» Esercizio breve 1
Elenca tutti gli articoli del codice di procedura civile (c.p.c.) citati nel brano sul ricorso in cassazione riportato qui sotto.

» Testo fornito
Ha proposto ricorso per la cassazione della sentenza il B. con unico, articolato motivo; la società ha resistito con controricorso.

Entrambe le parti hanno depositato memoria.

Motivi della decisione

Con unico articolato motivo il ricorrente lamenta, in primo luogo, in relazione all'art. 360 c.p.c., n. 3, la violazione e la falsa applicazione degli artt. 112, 324 e 434 c.p.c., dell'art. 2909 c.c., dell'art. 102 bis disp. att. c.p.p., nonchè della L. n. 300 del 1970, art. 18 e L. n. 604 del 1966, art. 3: in particolare, il ricorrente censura la sentenza impugnata per avere la Corte di appello di Roma erroneamente ritenuto che la domanda di reintegra, sulla quale il primo giudice aveva pronunciato, dichiarando cessata la materia del contendere, rimanesse assorbita nella statuizione di rigetto della domanda relativa alla dichiarazione di illegittimità del licenziamento, su cui si era formato il giudicato per difetto di gravame incidentale da parte del lavoratore, non potendo conseguire un ordine di reintegrazione ad un licenziamento di cui non fosse stata accertata la illegittimità, senza avvedersi che la norma di cui all'art. 102 bis disp. att. c.p.p., sancisce il diritto alla reintegrazione nel posto di lavoro per effetto di una detenzione ingiusta e non di un recesso illegittimo; e altresì per avere la Corte territoriale, nel rigettare la domanda di risarcimento del danno, erroneamente ritenuto che il pagamento delle retribuzioni, alla luce del giudicato sulla non illegittimità del licenziamento, si risolvesse in un'attribuzione priva di titolo, senza considerare che il titolo della domanda non era costituito dalla illegittimità del recesso ma dal comportamento illegittimo della società, che aveva negato la reintegrazione dopo l'assoluzione e la scarcerazione del dipendente.

(Voci con immagini e domande)
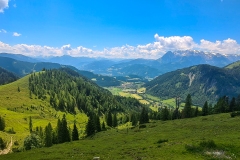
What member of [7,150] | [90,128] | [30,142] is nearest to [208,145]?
[90,128]

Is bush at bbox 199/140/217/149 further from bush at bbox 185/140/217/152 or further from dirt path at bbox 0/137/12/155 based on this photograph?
dirt path at bbox 0/137/12/155

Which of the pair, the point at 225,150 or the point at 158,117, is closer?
the point at 225,150

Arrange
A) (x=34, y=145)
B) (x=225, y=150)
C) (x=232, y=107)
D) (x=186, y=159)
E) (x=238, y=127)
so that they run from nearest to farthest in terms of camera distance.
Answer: (x=186, y=159) < (x=225, y=150) < (x=238, y=127) < (x=34, y=145) < (x=232, y=107)

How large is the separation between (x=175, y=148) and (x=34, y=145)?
68.5 metres

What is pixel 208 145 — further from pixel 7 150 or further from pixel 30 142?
pixel 7 150

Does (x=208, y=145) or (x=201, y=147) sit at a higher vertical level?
(x=208, y=145)

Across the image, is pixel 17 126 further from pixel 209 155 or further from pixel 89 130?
pixel 209 155

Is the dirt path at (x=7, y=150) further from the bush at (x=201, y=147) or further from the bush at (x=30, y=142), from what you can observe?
the bush at (x=201, y=147)

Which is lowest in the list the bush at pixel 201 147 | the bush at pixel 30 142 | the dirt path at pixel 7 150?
the dirt path at pixel 7 150

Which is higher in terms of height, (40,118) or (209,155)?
(209,155)

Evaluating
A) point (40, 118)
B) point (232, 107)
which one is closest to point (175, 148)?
point (232, 107)

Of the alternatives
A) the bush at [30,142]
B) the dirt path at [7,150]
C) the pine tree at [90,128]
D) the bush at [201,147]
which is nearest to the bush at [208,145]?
the bush at [201,147]

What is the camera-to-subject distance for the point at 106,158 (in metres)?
37.9

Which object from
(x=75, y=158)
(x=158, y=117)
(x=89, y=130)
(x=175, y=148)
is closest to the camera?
(x=175, y=148)
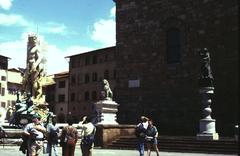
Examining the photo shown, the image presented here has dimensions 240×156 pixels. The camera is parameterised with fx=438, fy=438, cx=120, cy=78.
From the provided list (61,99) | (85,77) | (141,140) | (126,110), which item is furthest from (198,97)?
(61,99)

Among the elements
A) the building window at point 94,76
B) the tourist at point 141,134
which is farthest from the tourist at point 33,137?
the building window at point 94,76

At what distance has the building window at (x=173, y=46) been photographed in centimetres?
2569

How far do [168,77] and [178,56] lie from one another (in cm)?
136

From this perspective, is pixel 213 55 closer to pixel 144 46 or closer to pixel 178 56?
pixel 178 56

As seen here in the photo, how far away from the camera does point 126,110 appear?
27.8m

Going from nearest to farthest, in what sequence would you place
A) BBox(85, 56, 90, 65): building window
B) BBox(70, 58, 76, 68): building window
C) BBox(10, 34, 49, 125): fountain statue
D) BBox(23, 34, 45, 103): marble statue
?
BBox(10, 34, 49, 125): fountain statue
BBox(23, 34, 45, 103): marble statue
BBox(85, 56, 90, 65): building window
BBox(70, 58, 76, 68): building window

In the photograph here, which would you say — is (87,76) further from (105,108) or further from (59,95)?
(105,108)

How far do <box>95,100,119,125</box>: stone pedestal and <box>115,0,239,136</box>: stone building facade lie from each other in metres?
3.88

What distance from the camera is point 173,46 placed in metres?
25.9

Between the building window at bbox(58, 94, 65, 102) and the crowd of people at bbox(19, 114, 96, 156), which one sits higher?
the building window at bbox(58, 94, 65, 102)

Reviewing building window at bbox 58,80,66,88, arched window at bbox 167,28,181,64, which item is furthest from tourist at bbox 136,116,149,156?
building window at bbox 58,80,66,88

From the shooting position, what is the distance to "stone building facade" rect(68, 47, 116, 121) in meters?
58.9

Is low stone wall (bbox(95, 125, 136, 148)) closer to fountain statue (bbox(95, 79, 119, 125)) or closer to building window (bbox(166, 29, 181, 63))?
fountain statue (bbox(95, 79, 119, 125))

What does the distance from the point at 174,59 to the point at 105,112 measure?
18.7 feet
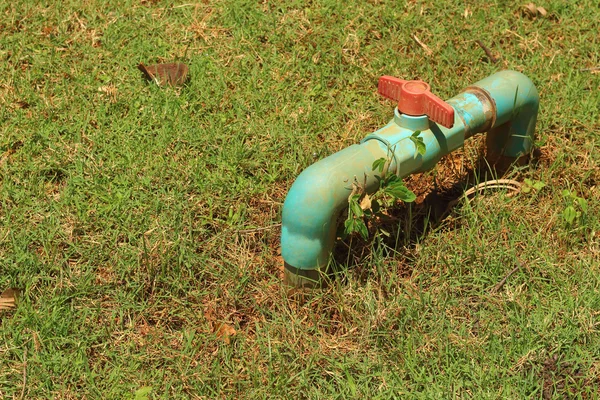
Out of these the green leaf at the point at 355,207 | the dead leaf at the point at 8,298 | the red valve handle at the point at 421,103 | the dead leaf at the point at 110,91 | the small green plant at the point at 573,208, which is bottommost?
the dead leaf at the point at 8,298

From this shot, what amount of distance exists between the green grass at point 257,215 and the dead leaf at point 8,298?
0.09ft

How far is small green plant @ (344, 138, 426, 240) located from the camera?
278 centimetres

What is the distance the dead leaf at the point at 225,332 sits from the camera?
2828 millimetres

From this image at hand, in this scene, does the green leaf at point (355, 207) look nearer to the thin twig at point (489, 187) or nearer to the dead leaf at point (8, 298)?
the thin twig at point (489, 187)

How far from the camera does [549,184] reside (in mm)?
3395

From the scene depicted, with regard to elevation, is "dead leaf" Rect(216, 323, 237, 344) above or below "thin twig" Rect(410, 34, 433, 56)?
below

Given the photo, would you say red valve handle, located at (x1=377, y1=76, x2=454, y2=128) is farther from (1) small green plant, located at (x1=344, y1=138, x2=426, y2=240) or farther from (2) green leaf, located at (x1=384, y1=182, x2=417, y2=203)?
(2) green leaf, located at (x1=384, y1=182, x2=417, y2=203)

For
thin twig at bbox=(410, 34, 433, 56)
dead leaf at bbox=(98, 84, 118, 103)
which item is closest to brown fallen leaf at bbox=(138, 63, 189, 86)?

» Esercizio breve 2
Trova ogni riga delle voci che contiene il termine "terms".

» Soluzione 1
Art. 360, n. 3; art. 112; art. 324; art. 434.

» Soluzione 2
so that they run from nearest to farthest in terms of camera distance.
Which is higher in terms of height, (40,118) or (209,155)?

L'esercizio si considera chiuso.